EXERCISE DIRECTIONS: Take every line from the data that has the word "massachusetts" in it.

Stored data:

********

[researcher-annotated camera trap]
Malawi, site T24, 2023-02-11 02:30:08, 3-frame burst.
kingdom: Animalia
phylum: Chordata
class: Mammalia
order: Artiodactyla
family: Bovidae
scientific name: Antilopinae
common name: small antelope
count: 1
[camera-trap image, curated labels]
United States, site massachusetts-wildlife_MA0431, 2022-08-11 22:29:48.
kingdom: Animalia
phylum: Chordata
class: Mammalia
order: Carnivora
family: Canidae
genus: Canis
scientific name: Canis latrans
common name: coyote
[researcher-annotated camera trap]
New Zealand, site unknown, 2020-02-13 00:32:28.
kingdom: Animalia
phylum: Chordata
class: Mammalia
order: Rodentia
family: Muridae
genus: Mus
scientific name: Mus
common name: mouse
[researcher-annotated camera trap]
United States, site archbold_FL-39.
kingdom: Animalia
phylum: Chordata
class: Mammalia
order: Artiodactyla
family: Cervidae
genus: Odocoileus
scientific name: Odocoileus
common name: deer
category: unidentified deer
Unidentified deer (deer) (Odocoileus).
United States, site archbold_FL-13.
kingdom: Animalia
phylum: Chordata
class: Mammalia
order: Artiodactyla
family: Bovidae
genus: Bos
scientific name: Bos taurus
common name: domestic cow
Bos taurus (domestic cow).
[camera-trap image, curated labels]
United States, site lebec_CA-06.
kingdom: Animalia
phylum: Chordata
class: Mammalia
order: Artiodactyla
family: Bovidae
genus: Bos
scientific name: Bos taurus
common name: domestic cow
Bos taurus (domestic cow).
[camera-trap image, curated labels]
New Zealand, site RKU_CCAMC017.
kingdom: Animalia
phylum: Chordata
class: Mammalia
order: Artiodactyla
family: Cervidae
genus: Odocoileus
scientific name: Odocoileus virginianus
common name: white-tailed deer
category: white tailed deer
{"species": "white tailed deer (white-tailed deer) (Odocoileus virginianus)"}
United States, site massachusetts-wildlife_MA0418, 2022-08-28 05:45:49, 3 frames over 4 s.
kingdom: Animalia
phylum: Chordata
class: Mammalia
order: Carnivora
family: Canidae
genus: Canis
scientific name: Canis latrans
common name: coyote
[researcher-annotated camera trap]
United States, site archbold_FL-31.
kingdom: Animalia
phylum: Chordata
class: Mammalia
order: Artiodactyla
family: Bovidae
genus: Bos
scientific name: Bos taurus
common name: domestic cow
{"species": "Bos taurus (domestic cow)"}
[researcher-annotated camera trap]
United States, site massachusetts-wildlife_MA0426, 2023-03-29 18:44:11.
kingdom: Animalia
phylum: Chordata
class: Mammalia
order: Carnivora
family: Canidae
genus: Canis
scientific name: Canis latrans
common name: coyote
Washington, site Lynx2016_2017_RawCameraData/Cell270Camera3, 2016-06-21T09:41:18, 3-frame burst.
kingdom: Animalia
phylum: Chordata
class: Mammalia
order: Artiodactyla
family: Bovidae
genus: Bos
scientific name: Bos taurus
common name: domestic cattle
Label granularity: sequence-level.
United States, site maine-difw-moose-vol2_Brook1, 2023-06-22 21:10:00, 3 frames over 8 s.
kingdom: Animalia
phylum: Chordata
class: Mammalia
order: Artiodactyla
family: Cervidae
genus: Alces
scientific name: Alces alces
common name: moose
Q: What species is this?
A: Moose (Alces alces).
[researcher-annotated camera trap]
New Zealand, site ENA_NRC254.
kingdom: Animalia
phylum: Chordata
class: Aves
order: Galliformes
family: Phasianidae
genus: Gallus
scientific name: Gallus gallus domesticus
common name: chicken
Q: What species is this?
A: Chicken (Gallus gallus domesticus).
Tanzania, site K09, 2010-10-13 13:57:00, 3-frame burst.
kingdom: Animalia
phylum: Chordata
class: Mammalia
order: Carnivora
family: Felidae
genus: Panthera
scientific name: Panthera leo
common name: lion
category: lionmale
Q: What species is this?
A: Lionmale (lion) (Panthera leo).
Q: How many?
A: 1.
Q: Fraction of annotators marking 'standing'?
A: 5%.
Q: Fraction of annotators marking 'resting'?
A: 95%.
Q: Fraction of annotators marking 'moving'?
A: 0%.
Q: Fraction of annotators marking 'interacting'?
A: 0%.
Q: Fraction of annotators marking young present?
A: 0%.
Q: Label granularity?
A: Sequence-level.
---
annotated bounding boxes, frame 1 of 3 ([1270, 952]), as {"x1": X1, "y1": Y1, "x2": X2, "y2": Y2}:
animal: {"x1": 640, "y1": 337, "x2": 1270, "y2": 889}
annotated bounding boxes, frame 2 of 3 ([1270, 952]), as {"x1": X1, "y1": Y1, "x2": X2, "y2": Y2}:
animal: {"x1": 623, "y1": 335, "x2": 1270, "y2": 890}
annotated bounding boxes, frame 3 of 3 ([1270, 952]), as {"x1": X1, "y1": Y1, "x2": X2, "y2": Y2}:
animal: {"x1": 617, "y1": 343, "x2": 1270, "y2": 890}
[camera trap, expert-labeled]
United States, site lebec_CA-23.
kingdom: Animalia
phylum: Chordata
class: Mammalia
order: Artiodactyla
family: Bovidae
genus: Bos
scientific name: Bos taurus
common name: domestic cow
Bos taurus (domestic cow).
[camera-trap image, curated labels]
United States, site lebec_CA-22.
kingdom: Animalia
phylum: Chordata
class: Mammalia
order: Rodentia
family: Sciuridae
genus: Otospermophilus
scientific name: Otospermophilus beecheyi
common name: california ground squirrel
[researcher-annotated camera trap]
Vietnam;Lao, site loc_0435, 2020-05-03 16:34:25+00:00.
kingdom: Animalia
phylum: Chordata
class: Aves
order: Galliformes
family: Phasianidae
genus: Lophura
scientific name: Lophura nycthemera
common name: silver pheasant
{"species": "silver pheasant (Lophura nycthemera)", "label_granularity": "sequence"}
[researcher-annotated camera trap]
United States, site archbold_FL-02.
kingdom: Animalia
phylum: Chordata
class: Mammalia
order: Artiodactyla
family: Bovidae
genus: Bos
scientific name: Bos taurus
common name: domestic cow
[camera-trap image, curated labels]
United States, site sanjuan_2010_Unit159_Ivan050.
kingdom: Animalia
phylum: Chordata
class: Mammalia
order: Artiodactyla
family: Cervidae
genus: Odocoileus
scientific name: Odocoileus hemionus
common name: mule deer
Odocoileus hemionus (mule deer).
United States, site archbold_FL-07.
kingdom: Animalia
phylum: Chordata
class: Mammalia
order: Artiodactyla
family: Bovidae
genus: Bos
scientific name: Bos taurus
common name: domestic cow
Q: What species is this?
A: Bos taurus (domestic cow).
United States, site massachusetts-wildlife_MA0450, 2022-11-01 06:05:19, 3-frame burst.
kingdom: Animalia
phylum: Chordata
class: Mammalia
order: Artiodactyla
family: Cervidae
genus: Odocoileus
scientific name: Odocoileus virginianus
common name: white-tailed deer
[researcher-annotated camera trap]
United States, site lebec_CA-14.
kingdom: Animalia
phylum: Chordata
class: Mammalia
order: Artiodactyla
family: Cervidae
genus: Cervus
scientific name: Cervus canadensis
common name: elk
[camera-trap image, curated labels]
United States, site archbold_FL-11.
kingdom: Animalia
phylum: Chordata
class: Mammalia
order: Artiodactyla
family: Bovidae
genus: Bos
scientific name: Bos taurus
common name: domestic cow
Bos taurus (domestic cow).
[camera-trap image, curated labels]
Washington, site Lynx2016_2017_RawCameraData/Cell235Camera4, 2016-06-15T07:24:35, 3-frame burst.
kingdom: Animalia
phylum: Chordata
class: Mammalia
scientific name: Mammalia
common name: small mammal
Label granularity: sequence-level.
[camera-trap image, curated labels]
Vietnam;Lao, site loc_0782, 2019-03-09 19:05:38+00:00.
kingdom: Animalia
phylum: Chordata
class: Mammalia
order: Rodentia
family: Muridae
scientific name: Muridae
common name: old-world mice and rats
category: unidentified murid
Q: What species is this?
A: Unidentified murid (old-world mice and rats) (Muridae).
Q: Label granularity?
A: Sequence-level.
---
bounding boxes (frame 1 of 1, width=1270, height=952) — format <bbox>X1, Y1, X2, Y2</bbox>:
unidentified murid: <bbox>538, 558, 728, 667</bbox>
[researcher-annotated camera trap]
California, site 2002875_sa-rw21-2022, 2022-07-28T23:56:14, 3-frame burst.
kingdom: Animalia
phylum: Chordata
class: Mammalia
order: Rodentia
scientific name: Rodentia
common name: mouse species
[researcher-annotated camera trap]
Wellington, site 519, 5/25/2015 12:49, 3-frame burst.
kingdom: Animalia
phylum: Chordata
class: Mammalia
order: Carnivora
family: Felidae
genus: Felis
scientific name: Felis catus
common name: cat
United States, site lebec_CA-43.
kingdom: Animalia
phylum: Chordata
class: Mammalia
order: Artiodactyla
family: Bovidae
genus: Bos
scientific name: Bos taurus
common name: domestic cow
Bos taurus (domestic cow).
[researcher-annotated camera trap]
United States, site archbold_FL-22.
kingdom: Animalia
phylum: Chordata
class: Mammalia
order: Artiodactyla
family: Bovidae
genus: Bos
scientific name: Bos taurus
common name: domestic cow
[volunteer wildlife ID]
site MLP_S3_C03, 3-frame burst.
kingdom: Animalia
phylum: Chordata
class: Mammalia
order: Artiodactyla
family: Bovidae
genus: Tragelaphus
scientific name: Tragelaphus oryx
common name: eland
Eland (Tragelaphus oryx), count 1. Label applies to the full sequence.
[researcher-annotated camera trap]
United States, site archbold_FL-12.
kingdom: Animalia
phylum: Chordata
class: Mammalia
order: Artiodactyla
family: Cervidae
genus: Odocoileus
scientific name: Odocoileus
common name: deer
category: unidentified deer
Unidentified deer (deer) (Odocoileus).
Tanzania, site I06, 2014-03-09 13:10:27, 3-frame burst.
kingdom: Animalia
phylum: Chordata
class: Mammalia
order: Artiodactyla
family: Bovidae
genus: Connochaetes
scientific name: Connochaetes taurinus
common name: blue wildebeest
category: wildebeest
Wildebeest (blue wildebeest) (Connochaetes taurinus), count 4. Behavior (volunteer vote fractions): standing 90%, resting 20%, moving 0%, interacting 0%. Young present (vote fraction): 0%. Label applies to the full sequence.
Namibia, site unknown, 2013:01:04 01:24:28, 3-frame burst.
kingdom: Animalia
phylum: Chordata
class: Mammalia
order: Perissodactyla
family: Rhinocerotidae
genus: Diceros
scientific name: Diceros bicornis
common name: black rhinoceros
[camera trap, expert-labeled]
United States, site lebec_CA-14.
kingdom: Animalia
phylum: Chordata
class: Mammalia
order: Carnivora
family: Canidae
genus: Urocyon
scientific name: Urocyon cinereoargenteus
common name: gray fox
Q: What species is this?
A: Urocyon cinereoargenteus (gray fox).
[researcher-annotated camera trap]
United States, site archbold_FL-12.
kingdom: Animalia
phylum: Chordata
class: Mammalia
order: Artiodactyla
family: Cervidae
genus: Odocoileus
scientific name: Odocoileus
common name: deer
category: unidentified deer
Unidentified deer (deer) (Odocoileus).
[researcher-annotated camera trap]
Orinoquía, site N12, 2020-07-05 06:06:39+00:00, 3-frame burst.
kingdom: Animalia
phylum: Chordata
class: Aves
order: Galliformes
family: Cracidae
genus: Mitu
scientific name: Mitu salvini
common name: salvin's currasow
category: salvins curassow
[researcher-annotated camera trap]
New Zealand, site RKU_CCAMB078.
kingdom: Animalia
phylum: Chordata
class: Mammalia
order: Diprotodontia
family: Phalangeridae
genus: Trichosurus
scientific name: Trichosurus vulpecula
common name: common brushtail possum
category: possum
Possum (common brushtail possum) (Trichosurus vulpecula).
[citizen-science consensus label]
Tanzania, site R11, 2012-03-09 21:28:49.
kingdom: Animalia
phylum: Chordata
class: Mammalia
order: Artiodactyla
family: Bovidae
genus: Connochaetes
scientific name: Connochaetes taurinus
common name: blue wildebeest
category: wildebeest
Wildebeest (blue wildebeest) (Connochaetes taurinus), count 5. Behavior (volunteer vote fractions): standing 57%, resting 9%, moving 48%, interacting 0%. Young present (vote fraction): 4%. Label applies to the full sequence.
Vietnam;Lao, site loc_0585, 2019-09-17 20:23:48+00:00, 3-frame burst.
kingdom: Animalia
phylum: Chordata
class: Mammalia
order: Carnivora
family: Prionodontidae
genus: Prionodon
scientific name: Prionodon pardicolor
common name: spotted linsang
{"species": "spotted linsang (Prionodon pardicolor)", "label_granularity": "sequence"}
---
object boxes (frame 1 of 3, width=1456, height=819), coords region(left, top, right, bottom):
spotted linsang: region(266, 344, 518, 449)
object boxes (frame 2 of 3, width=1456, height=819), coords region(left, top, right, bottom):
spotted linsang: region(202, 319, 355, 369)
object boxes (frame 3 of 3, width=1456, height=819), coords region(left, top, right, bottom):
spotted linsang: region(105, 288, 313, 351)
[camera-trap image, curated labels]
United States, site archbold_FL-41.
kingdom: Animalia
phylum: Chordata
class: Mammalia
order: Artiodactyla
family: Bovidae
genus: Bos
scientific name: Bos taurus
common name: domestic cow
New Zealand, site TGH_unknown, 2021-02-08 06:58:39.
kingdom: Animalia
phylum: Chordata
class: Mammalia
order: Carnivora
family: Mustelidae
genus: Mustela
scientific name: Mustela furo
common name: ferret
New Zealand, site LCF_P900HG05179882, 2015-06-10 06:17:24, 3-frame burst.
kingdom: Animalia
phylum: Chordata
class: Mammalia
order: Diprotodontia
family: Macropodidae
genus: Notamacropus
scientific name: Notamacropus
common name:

********

OUTPUT BELOW:
United States, site massachusetts-wildlife_MA0431, 2022-08-11 22:29:48.
United States, site massachusetts-wildlife_MA0418, 2022-08-28 05:45:49, 3 frames over 4 s.
United States, site massachusetts-wildlife_MA0426, 2023-03-29 18:44:11.
United States, site massachusetts-wildlife_MA0450, 2022-11-01 06:05:19, 3-frame burst.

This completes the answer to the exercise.